YOUR ASSIGNMENT | Pictures are not part of the copy. Reproduce all the records exactly.

DATA FOR REVIEW: Begin

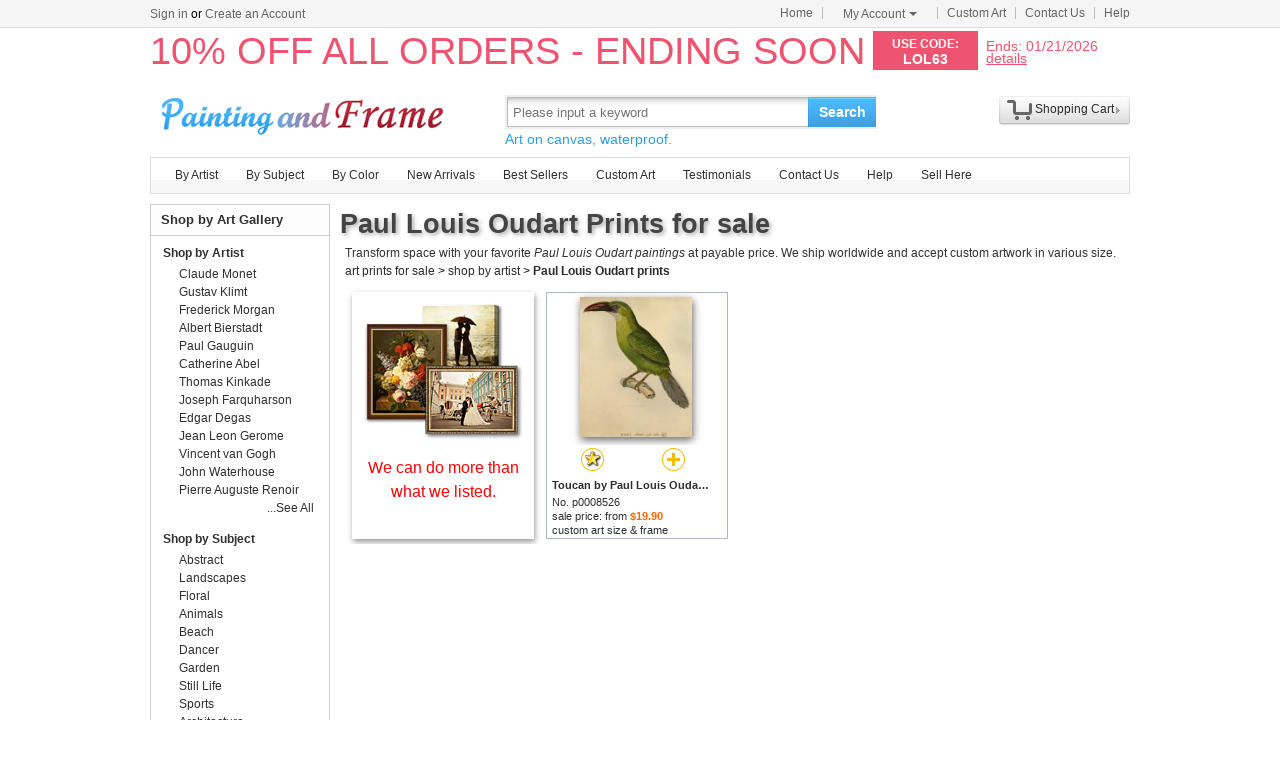

--- FILE ---
content_type: text/html; charset=utf-8
request_url: https://accounts.google.com/o/oauth2/postmessageRelay?parent=https%3A%2F%2Fpaintingandframe.com&jsh=m%3B%2F_%2Fscs%2Fabc-static%2F_%2Fjs%2Fk%3Dgapi.lb.en.2kN9-TZiXrM.O%2Fd%3D1%2Frs%3DAHpOoo_B4hu0FeWRuWHfxnZ3V0WubwN7Qw%2Fm%3D__features__
body_size: 162
content:
<!DOCTYPE html><html><head><title></title><meta http-equiv="content-type" content="text/html; charset=utf-8"><meta http-equiv="X-UA-Compatible" content="IE=edge"><meta name="viewport" content="width=device-width, initial-scale=1, minimum-scale=1, maximum-scale=1, user-scalable=0"><script src='https://ssl.gstatic.com/accounts/o/2580342461-postmessagerelay.js' nonce="XBAdTMuHJXsyKeJ_BAnBgw"></script></head><body><script type="text/javascript" src="https://apis.google.com/js/rpc:shindig_random.js?onload=init" nonce="XBAdTMuHJXsyKeJ_BAnBgw"></script></body></html>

DATA FOR REVIEW: End

TASK OUTPUT |
--- FILE ---
content_type: text/html; charset=utf-8
request_url: https://accounts.google.com/o/oauth2/postmessageRelay?parent=https%3A%2F%2Fpaintingandframe.com&jsh=m%3B%2F_%2Fscs%2Fabc-static%2F_%2Fjs%2Fk%3Dgapi.lb.en.2kN9-TZiXrM.O%2Fd%3D1%2Frs%3DAHpOoo_B4hu0FeWRuWHfxnZ3V0WubwN7Qw%2Fm%3D__features__
body_size: 162
content:
<!DOCTYPE html><html><head><title></title><meta http-equiv="content-type" content="text/html; charset=utf-8"><meta http-equiv="X-UA-Compatible" content="IE=edge"><meta name="viewport" content="width=device-width, initial-scale=1, minimum-scale=1, maximum-scale=1, user-scalable=0"><script src='https://ssl.gstatic.com/accounts/o/2580342461-postmessagerelay.js' nonce="XBAdTMuHJXsyKeJ_BAnBgw"></script></head><body><script type="text/javascript" src="https://apis.google.com/js/rpc:shindig_random.js?onload=init" nonce="XBAdTMuHJXsyKeJ_BAnBgw"></script></body></html>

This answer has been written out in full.